Withdrawal or depression Instead of lashing out, you may draw yourself inward and avoid people, or you find less enjoyment in the activities that once gave you pleasure.
Lack of focus You can’t fully concentrate on the task at hand, such as cooking dinner or reading a book. Or, maybe you’ve begun to neglect your appearance and self-care.

Another serious symptom of caregiver burnout is compassion fatigue. While you once cared for someone out of love and concern and played an active role in addressing their health issues, your heart is just not in it anymore. You’re overwhelmed by responsibility; you struggle to be kind and feel devoid of compassion. That’s when you know it’s time to make a positive change.

So, what can you do about caregiver burnout?

It’s okay to take some time for yourself, and respite care is a prudent and effective way of doing so. Taking a temporary break while ensuring that a loved one continues to receive proper care can alleviate stress and emotional fatigue and even prevent burnout.

There are a number of ways to take advantage of respite care. The most obvious may be to get someone to take over for a while. If you don’t have friends or family members who are willing or equipped to help out, seek assistance from respite care resources in your community, including adult day care, in-home meal delivery, and volunteer programs to support older adults. You could also hire a professional in-home caregiver to provide a few hours of relief each day, or even live in your home full-time while you take some time away.
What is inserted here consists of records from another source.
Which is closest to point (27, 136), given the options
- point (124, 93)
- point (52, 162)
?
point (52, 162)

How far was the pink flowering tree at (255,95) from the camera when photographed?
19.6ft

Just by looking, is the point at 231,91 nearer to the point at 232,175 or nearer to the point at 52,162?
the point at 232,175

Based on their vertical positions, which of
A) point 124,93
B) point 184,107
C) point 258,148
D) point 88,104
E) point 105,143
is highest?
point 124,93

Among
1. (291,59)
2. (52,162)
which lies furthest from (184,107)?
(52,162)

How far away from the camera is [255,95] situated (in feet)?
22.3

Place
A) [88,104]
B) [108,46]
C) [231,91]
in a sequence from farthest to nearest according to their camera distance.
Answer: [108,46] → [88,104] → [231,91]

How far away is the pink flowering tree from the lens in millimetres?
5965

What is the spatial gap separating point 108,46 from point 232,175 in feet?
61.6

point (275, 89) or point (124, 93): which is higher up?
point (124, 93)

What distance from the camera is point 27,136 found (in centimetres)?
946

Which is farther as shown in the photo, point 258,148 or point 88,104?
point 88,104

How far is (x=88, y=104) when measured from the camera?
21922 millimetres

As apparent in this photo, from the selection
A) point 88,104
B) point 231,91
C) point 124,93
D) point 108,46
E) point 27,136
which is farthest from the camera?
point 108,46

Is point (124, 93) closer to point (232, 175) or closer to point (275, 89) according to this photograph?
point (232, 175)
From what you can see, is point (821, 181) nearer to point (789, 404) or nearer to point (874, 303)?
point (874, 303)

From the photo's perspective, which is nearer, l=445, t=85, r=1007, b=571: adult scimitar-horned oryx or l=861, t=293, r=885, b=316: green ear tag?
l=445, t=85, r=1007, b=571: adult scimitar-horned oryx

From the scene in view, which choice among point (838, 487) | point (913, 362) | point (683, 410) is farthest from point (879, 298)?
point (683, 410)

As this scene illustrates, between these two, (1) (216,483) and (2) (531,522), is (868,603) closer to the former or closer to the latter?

What’s more, many assisted living facilities offer short-term respite care stays for your loved one, with comfortable accommodations. The facility will create a personalized care plan based on your loved one’s specific needs.

Ultimately, it’s important and reassuring to know that there is support available, and there are strategies for taking care of yourself. Chances are, respite care will even make you a better caregiver.